_Problem description:_ Reproduce verbatim the lines of the listing below, starting at the line that contains "What is the overall" and ending with the final line of the listing.

_Task inputs:_
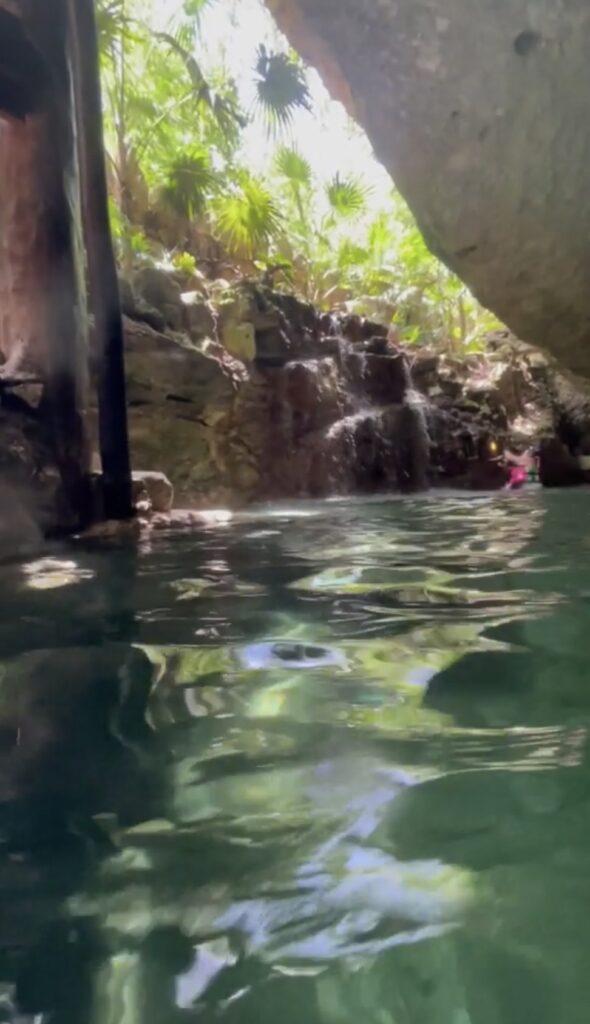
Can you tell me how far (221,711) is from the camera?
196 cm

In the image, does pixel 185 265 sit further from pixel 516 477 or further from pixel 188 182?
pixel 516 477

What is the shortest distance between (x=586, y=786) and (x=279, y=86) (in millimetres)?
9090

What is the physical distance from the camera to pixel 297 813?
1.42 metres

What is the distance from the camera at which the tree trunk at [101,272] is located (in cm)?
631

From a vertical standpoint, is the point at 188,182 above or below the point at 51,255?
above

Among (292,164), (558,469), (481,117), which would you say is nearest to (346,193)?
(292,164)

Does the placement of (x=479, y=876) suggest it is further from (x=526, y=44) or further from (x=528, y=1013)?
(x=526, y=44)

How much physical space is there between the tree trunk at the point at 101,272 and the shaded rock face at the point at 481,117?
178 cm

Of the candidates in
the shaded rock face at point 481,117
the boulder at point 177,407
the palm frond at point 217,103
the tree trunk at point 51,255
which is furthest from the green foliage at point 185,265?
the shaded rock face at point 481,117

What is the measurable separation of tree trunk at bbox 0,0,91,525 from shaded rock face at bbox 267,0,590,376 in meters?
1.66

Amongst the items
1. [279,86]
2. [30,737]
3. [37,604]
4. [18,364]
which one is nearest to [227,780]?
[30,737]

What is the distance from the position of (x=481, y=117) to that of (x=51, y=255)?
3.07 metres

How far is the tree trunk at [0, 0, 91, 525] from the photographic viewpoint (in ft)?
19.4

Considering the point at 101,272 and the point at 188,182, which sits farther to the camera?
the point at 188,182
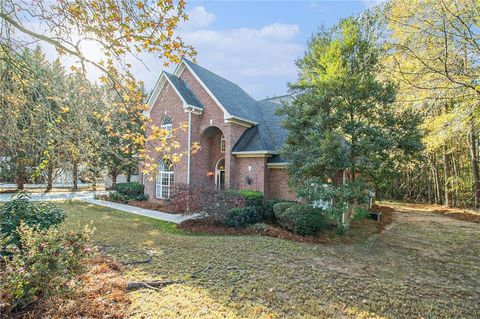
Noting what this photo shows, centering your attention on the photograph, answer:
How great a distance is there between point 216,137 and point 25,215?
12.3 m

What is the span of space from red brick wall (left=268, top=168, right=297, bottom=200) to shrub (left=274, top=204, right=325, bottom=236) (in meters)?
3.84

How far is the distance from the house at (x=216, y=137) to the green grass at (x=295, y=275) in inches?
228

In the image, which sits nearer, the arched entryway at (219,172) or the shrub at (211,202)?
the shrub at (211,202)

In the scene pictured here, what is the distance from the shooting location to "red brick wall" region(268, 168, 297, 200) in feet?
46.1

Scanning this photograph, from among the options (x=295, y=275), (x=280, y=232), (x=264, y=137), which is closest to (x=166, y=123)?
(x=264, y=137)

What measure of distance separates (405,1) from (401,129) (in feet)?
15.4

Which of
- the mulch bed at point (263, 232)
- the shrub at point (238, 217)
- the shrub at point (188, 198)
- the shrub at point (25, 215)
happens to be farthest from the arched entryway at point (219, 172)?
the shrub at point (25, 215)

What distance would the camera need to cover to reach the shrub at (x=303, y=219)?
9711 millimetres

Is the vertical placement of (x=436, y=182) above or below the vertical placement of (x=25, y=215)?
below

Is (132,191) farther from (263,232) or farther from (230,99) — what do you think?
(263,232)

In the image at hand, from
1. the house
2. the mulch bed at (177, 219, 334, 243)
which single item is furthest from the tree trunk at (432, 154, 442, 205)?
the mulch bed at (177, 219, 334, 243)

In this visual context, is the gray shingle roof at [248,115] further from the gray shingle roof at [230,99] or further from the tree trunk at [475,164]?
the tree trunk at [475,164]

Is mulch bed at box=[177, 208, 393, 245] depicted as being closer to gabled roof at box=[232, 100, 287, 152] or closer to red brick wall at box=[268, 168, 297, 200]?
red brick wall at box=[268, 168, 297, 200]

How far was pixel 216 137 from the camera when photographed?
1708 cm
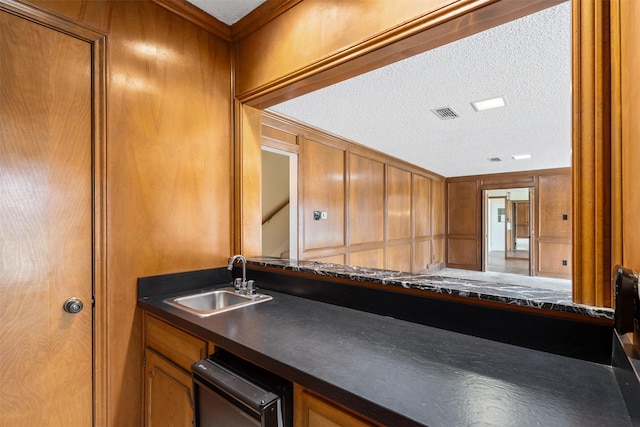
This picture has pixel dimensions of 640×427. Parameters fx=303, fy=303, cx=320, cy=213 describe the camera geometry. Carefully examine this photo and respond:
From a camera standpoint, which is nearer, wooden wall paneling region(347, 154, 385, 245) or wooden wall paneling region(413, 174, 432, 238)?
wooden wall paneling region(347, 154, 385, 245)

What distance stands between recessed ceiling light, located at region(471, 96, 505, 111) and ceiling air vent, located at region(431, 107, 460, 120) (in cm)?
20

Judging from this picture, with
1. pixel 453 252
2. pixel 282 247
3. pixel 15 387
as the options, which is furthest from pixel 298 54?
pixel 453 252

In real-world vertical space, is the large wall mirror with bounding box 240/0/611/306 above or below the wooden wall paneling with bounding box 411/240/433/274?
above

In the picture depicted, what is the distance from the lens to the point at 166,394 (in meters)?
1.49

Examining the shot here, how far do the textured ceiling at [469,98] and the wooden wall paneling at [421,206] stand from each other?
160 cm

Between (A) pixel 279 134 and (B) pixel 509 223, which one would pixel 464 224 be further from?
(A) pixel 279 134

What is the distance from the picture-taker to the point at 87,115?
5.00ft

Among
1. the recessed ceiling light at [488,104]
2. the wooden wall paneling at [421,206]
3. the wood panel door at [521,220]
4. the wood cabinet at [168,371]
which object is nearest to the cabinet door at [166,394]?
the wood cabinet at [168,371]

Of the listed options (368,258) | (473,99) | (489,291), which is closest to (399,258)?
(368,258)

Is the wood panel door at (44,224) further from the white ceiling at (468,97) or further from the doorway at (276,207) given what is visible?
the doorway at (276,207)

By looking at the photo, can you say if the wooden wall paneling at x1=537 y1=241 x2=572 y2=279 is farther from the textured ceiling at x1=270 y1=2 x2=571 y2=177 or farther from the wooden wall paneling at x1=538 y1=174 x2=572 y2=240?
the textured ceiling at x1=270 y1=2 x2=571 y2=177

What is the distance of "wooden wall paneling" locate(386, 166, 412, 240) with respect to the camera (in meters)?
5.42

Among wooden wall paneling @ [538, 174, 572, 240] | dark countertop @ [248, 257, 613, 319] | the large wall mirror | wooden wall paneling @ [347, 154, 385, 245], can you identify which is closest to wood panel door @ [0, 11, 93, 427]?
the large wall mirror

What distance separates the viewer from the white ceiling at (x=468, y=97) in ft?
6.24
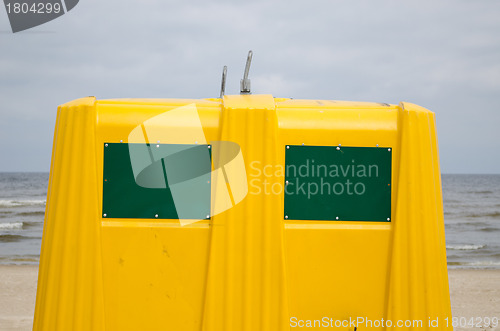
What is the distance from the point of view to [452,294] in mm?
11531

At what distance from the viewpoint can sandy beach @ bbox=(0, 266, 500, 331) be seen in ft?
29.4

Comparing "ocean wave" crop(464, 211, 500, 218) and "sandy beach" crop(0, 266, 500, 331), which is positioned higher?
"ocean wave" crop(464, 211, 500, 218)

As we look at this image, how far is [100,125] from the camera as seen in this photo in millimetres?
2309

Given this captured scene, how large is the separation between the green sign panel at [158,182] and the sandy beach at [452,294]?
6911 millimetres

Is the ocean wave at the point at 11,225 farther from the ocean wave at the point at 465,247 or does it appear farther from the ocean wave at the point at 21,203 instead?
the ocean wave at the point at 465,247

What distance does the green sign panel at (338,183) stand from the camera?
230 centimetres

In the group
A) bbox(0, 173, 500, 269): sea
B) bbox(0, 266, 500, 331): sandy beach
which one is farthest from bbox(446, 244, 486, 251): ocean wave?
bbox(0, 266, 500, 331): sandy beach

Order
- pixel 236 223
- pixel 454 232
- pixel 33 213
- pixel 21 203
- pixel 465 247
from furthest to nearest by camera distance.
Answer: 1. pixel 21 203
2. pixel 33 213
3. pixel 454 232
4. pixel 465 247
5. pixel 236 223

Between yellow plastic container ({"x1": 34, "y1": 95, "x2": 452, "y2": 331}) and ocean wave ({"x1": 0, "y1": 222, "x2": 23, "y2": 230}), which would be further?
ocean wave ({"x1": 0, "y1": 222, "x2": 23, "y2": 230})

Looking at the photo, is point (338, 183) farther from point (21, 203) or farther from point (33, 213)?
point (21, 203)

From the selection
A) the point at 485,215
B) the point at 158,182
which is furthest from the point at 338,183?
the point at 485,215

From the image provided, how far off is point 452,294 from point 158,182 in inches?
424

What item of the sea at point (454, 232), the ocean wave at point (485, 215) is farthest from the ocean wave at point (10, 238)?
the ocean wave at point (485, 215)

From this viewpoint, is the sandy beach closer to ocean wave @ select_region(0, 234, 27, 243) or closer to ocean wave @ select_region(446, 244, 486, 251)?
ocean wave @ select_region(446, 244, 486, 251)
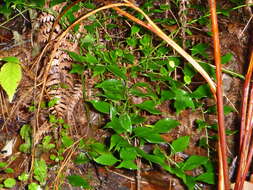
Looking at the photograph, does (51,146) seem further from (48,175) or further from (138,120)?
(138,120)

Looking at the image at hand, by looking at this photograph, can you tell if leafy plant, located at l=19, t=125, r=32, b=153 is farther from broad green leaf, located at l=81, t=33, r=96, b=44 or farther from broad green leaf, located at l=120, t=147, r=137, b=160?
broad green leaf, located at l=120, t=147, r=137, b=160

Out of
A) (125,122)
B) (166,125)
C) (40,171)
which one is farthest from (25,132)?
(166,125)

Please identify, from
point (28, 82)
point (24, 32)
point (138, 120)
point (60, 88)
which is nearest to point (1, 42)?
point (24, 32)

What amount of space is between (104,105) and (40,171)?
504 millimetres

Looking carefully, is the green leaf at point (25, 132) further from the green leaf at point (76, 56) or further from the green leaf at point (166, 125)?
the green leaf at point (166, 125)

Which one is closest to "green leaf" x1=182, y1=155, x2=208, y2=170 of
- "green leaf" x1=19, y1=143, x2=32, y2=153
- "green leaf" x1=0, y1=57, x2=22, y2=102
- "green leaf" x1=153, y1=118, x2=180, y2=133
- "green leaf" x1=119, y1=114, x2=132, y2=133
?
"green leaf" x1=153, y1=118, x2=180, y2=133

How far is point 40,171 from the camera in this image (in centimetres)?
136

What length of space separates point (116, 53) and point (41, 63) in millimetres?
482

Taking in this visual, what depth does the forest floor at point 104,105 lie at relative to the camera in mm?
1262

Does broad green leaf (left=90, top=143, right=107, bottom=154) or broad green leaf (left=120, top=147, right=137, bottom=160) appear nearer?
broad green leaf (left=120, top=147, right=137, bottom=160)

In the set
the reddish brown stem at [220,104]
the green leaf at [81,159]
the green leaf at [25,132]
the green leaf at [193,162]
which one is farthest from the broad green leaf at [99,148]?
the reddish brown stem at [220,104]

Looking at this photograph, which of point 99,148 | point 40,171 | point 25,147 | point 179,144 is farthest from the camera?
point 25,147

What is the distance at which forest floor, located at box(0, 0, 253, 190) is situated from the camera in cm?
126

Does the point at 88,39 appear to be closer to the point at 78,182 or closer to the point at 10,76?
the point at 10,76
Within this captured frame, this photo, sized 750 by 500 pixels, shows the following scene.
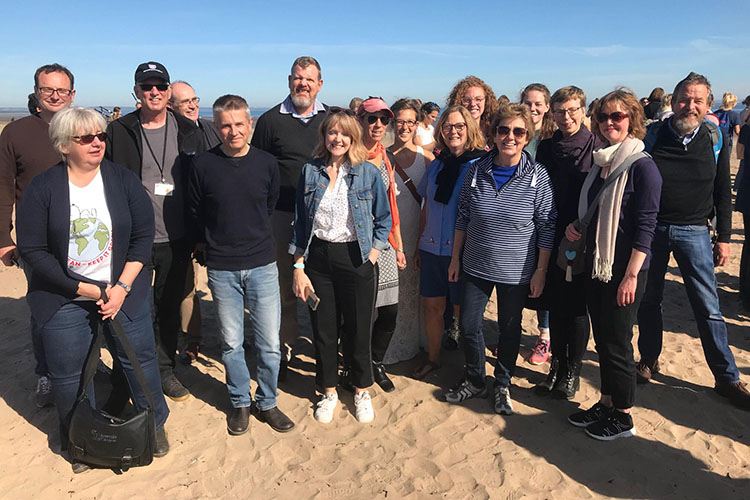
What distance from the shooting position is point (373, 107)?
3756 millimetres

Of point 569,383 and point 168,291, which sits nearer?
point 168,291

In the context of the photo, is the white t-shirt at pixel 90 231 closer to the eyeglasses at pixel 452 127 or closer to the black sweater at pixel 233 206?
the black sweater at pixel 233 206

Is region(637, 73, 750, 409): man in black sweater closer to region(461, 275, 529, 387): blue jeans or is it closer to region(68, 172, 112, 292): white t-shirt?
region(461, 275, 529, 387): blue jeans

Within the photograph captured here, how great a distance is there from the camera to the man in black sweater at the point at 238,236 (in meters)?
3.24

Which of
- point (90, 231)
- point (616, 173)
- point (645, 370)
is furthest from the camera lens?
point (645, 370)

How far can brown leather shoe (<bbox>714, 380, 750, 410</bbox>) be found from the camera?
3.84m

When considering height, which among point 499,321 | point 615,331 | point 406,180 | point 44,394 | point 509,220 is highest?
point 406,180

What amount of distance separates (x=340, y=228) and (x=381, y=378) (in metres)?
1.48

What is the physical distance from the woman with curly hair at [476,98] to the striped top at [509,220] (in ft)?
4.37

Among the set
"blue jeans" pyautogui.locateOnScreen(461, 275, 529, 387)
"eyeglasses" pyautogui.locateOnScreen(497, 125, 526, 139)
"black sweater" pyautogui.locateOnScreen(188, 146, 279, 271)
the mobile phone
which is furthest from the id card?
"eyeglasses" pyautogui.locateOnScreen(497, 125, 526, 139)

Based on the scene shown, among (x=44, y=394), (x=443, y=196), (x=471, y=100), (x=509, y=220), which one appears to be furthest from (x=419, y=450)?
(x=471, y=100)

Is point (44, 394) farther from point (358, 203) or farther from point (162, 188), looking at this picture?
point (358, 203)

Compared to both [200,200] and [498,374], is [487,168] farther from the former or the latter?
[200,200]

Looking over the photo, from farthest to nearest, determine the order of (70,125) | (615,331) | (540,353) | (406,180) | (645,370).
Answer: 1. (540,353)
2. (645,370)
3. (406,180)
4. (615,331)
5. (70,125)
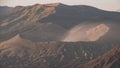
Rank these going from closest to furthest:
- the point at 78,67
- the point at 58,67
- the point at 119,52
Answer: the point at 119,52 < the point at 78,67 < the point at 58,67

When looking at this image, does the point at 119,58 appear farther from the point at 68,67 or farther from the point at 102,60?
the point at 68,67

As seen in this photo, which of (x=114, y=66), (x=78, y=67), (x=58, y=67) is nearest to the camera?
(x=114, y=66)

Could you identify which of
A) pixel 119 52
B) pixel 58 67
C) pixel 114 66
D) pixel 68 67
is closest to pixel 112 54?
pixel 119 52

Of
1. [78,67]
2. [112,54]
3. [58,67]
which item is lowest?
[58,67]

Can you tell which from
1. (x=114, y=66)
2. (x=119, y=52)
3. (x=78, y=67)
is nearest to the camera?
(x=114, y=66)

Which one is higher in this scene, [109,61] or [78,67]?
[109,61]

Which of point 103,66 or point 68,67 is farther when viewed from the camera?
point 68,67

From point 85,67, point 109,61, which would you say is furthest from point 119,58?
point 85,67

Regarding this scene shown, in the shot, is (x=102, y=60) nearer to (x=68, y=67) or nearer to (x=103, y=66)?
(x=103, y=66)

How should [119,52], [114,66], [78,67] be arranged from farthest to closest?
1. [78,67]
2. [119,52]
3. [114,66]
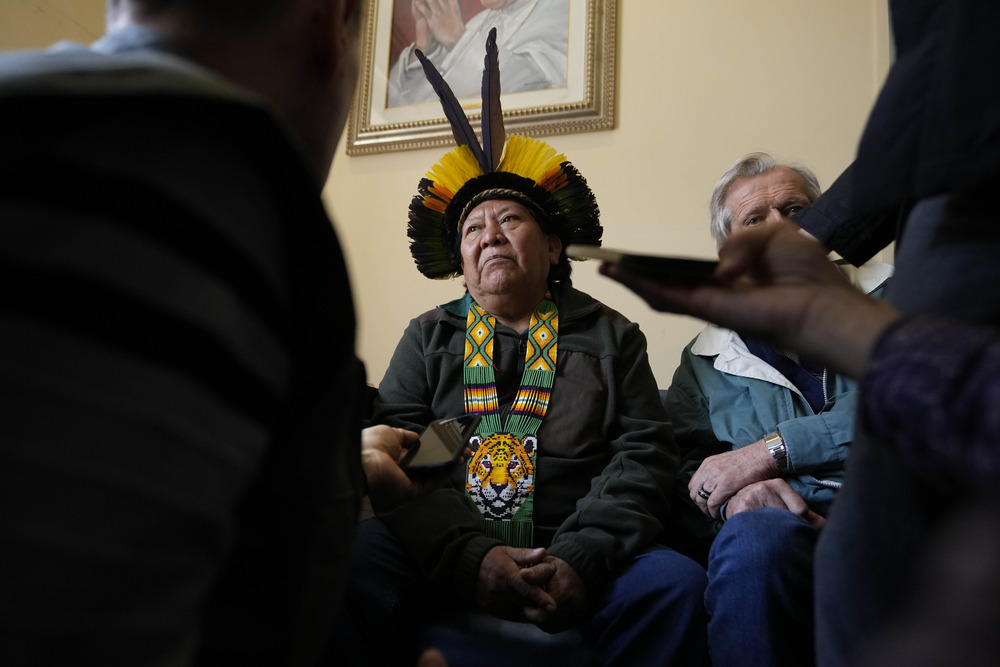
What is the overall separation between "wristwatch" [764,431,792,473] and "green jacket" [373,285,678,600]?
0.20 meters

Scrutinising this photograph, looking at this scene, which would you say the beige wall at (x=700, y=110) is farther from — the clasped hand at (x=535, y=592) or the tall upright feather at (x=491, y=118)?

_The output:_
What is the overall separation between "wristwatch" [764,431,792,473] and "green jacket" [373,285,678,600]?
0.20 meters

Scrutinising this photograph, looking at this scene, which would you say the beige wall at (x=700, y=110) is farther from — the clasped hand at (x=535, y=592) or the tall upright feather at (x=491, y=118)?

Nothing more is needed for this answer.